To remove the vSphere HA agent VIB:
  1. Put the host into maintenance mode
  2. Follow How to run vSphere HA agent remove script in ESXi to remove vSphere HA agent from the ESXi host.
  3. If the vSphere HA remove script fails, run this command to directly remove the FDM agent VIB from the ESXi host:
esxcli software vib remove -n vmware-fdm
  1. Exit maintenance mode.
  2. Reinstall the VIB per step 1, above

3. Check  time settings:
  1. NTP settings and current time for vCenter
  2. NTP settings and current time for an affected ESXi host
  3. NTP settings and curent time for a known good ESXi host
  4. If any discrepancy in times, fix the settings so the devices all match and verify they are synchronized.

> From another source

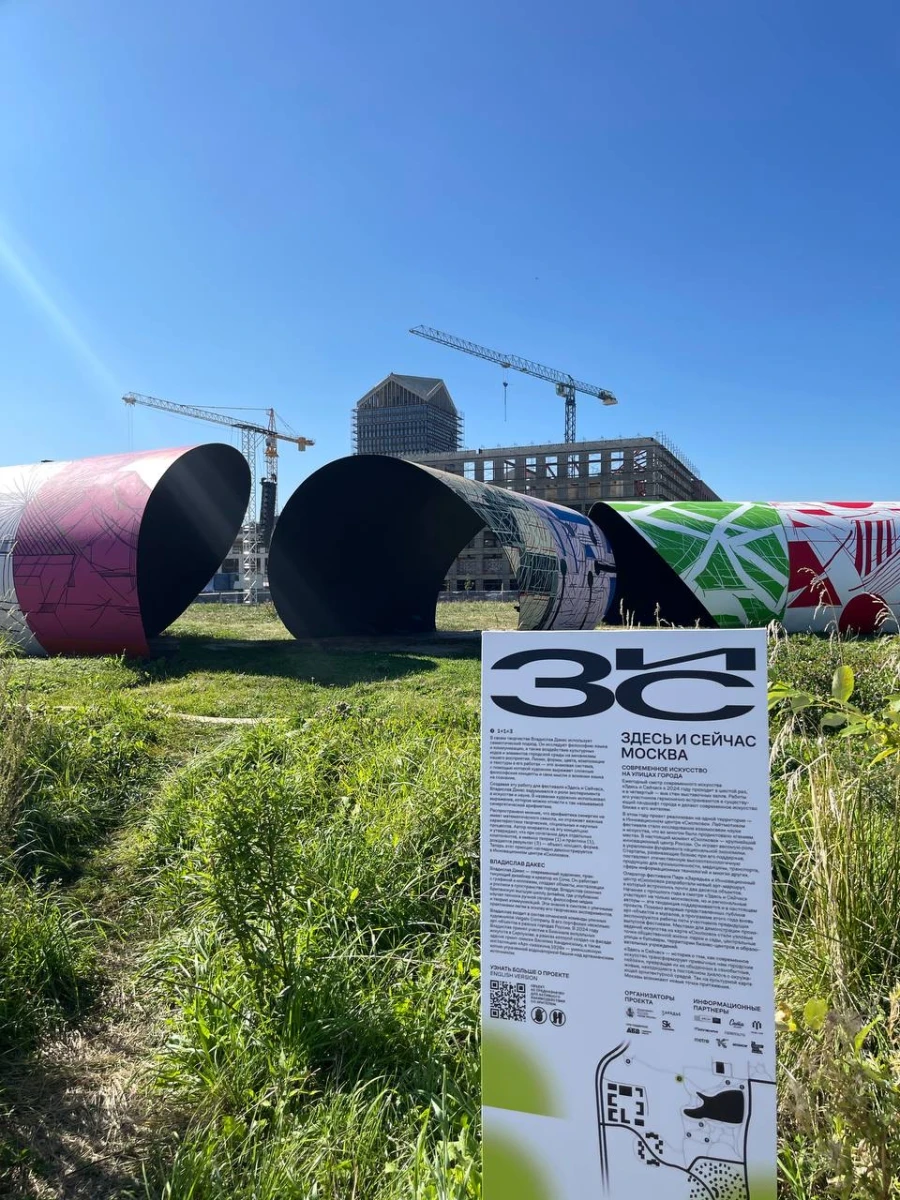 Выставка «Здесь и сейчас»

4. Ensure network communication
  1. Management network connectivity between the vCenter and the affected ESXi host
  2. Management network connectivity between a good ESXi host and the affected ESXi host
  3. If connectivity fails, troubleshoot the network issue, ensuring required ports are open and affected host settings match good host settings including distributed virtual switch (DVS) ports used.
vCenter to affected host, substituting the host management IP:
curl -v telnet://<ESXi host IP>:443
curl -v telnet://
<ESXi host IP>:902

Good Host in cluster to affected host, substituting the vmk and host management IP:
vmkping -I <management vmk, usually vmk0> <affected host IP>

if affected host is not set up on a virtual distributed switch but the working hosts are, add the affected host to DVS to match them per Add Hosts to a vSphere Distributed Switch

5. Ensure storage communication
 
If the cluster is a vSAN cluster:
  1. Ensure there are at least 3 ESXi hosts in the cluster.
  2. Ensure the host has vSAN vmkernel networking set up per How to configure vSAN VMkernel networking.
For any sort of cluster:
Check that the host has reliable access to the heartbeat datastores
 
6. Check whether the agent on the host has failed and the watchdog process is unable to restart it

7. Check whether all hosts in the cluster have a failed vSphere HA status

If so, this is likely due to problems with the FDM VIB due to a common VIB configuration or other issue.
Follow Error: "vSphere HA agent cannot be correctly installed or configured"
 
8. If problems persist, follow other resolution steps available in Error: "vSphere HA agent cannot be correctly installed or configured"


Additional Information

For more information on the function of vSphere HA in event of a host failure, see: Determining if your VMware vSphere HA cluster has experienced a host failure
For more information about vSphere Availability, see https://docs.vmware.com/en/VMware-vSphere/7.0/vsphere-esxi-vcenter-server-70-availability-guide.pdf

Impact/Risks:
Virtual machines on an ESXi host which is not properly running the agent or able to connect to other hosts for vSphere High availability will not be able to fail over VMs in case of host failure.

Some add-on software such as vSphere VMware Cloud Foundation might not install or update if there are hosts affected by the error in the vCenter being used for installation.